_What you should do_: Include the line containing "Sophie (Gabrielle Scharnitzky, r.)" and all lines before it, repeated exactly from the listing below, without pictures.

_Data section_:
-=-=-
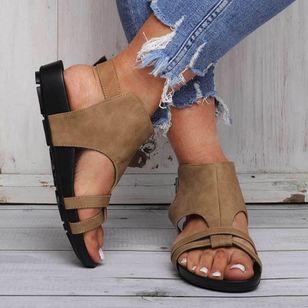 Women's Buckle Round Toe Flat Heel Sandals_1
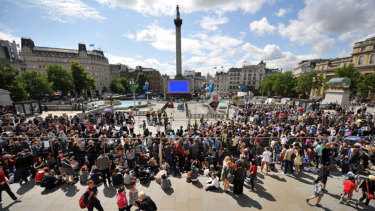 Could London's Trafalgar Square be a model for the broader Federation Square precinct?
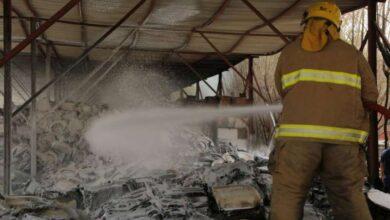 صورة إخماد حريق بمصنع للسيراميك في ميناء عبدالله
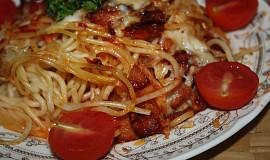 Zapečené špagety se sýrem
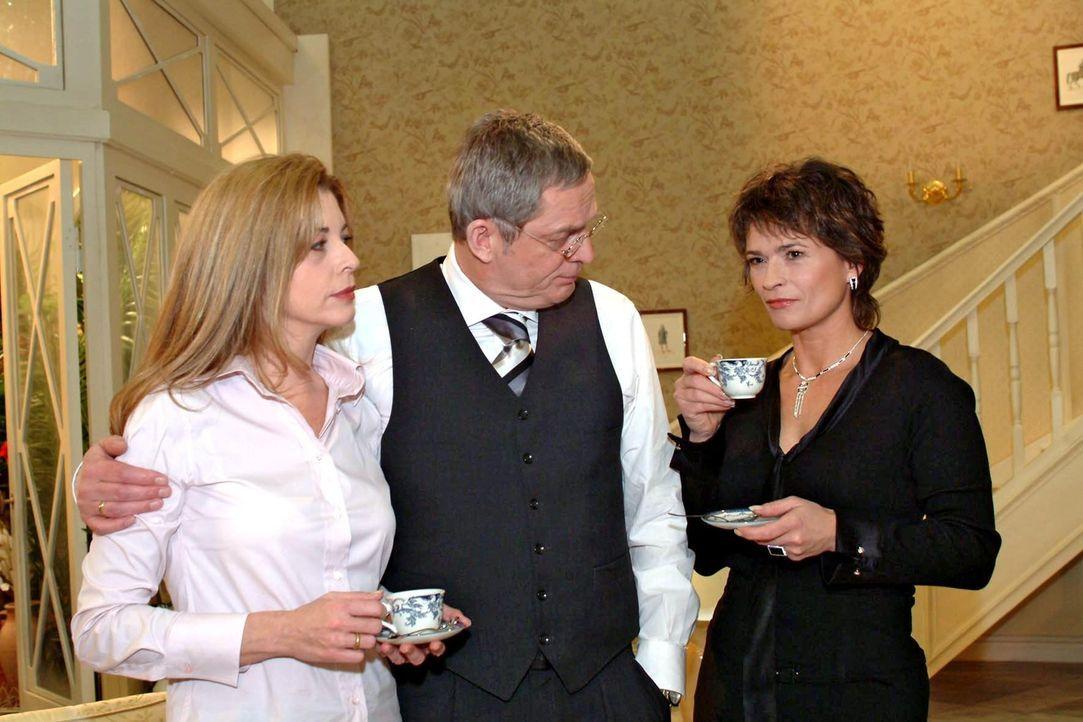 Sophie (Gabrielle Scharnitzky, r.) streut bewusst in einem Gespräch mit Friedrich (Wilhelm Manske, M.) und Laura (Olivia Pascal, l.) das Gerücht, da... - Bildquelle: Monika Schürle Sat.1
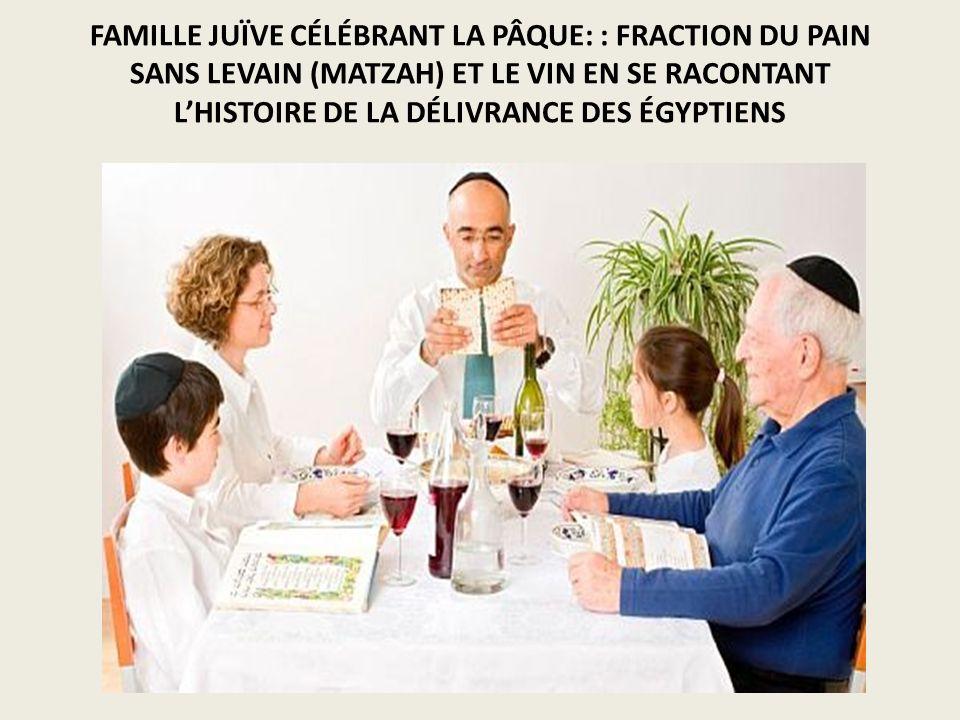 FAMILLE JUÏVE CÉLÉBRANT LA PÂQUE: : FRACTION DU PAIN SANS LEVAIN (MATZAH) ET LE VIN EN SE RACONTANT LHISTOIRE DE LA DÉLIVRANCE DES ÉGYPTIENS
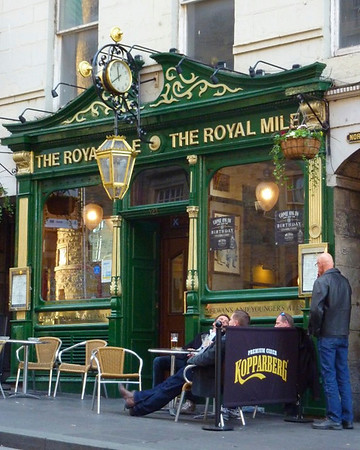 The famous Royal Mile in Edinburgh, home of the merchants who catered to the Royal Family.<br /> <br /> <br /> photo/Gerry Case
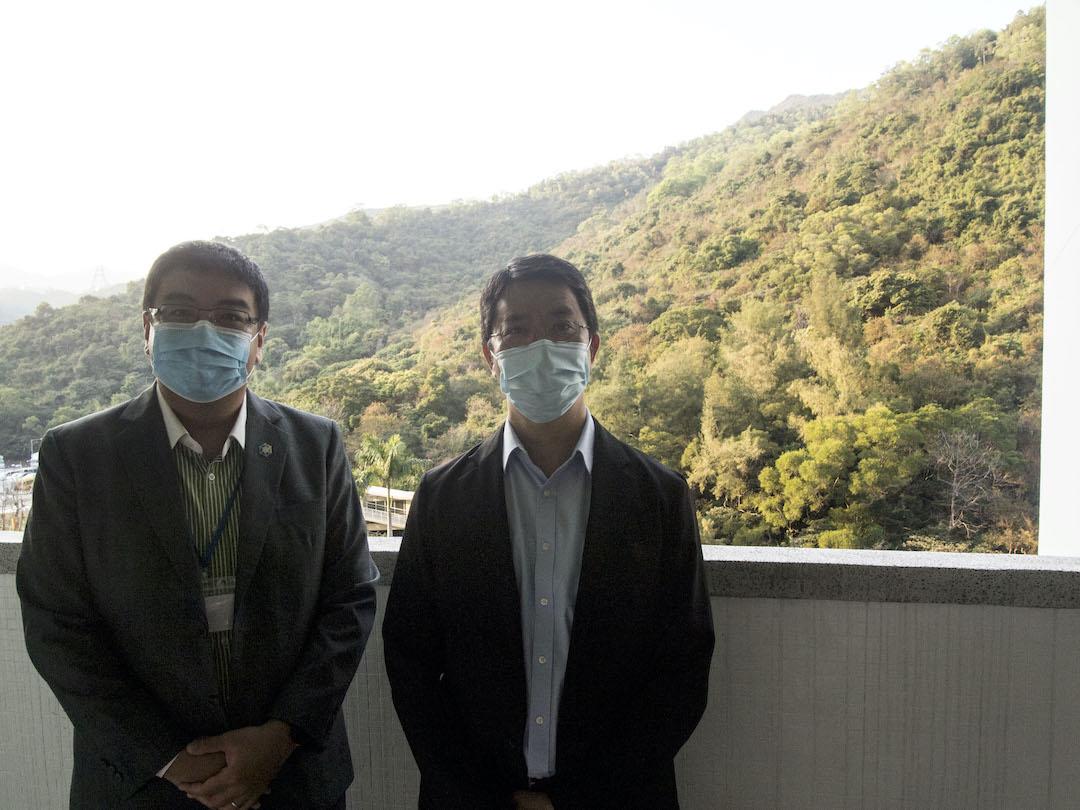 商界環保協會營運總監梁志峰工程師(左)及樂善堂劉德學校校長歐耀輝(右)。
-=-=-
_Result of the task_:
 Women's Buckle Round Toe Flat Heel Sandals_1
 Could London's Trafalgar Square be a model for the broader Federation Square precinct?
 صورة إخماد حريق بمصنع للسيراميك في ميناء عبدالله
 Zapečené špagety se sýrem
 Sophie (Gabrielle Scharnitzky, r.) streut bewusst in einem Gespräch mit Friedrich (Wilhelm Manske, M.) und Laura (Olivia Pascal, l.) das Gerücht, da... - Bildquelle: Monika Schürle Sat.1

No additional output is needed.